住宅性能を知っていますか?
昨年、新築戸建住宅の住宅診断(インスペクション)でお世話になった静岡市のお客様より、シャッター式雨戸の取付の依頼を頂きました。
内容としては2階部分の3箇所の取付でしたが、そのうち2箇所は電動式、残り1箇所は手動式でというご希望でした。
今回の工事では、まだ新築して1年目なので工事においては、電動式の電気配線工事を内装に影響がでないように小屋裏で行ったり、シャッターの取付では隣家と近いので、ご近所への配慮や足場の設置でも安全に気を配りながらの作業となりました。
最近の新築一戸建て住宅では、気密性の高いアルミ製や樹脂製サッシを採用すると共に、断熱性を高めるために複合ガラス仕様が多くなっています。
その一方雨風の侵入が減ったことや建築コストを抑えることなどから2階では雨戸を取り付けない住宅が増えています。

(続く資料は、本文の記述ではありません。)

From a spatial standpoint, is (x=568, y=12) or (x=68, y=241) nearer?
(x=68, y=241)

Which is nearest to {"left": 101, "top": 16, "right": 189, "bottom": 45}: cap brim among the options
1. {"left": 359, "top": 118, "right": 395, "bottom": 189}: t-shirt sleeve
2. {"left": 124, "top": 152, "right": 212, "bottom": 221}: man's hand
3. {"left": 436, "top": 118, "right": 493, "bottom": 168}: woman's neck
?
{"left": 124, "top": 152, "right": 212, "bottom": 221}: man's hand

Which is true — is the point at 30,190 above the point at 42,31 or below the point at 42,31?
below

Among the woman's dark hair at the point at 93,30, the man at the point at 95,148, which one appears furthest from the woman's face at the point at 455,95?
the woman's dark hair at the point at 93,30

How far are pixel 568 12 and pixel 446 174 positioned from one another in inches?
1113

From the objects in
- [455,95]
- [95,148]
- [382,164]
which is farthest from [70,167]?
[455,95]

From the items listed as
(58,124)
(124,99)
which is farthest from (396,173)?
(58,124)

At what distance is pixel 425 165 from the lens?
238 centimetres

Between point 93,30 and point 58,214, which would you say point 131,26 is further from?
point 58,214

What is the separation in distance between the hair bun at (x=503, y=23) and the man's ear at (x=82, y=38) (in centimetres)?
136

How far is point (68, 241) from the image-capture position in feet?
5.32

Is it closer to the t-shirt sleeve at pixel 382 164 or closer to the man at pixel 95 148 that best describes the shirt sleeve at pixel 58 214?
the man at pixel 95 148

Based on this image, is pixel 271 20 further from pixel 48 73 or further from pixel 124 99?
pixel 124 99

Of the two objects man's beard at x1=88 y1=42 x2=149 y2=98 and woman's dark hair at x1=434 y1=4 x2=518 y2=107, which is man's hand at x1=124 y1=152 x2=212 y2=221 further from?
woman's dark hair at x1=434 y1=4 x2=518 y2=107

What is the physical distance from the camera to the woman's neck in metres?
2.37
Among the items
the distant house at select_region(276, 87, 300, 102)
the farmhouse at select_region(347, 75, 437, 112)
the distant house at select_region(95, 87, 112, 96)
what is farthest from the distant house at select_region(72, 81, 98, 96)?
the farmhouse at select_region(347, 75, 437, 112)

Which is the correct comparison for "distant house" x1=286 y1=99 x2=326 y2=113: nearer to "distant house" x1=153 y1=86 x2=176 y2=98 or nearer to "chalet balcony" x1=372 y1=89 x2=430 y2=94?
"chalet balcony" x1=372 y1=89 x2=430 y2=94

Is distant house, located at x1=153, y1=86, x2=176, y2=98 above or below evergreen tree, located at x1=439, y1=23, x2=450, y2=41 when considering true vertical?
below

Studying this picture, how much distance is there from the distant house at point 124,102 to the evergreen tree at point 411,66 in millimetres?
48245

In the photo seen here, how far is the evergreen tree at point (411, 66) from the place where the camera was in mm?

しかし、防犯性能、防火性能、遮音性能が下がったり、強風による飛来物によるガラスの破損などのリスクが高くなるなどのデメリットも考えられます。
今回は建売住宅でしたので、こうした仕様がお客様の望む仕様ではなかったので変更することになりました。
新築の際、住宅会社を選ぶ時、建築コストはもちろんですが、多くはどの家が好きとかというデザイン性が重要視されることが多く、その他には丈夫で長持ちなどがポイントになるようです。
確かにデザイン性や丈夫さも大切ですが住宅は耐震性能・断熱性能がとても大切で、これらの性能は等級で数値化されています。
一見同じ家に見えても壁の中の見えない所で品質が全く違うのです。
建売住宅や中古住宅を選ぶときなどでは性能より立地や美観に意識がいきがちになるものですが、高い買い物で長く暮らす建物なので見た目だけでなく、住宅性能やメンテナンス性、劣化度などを専門の住宅診断士(インスペクション)に診てもらうことが大切だと思います。
安いと思った家も後から思いもかけない費用が掛かることになるかも知れませんからね。
少しめずらしい案件で、良い体験でした。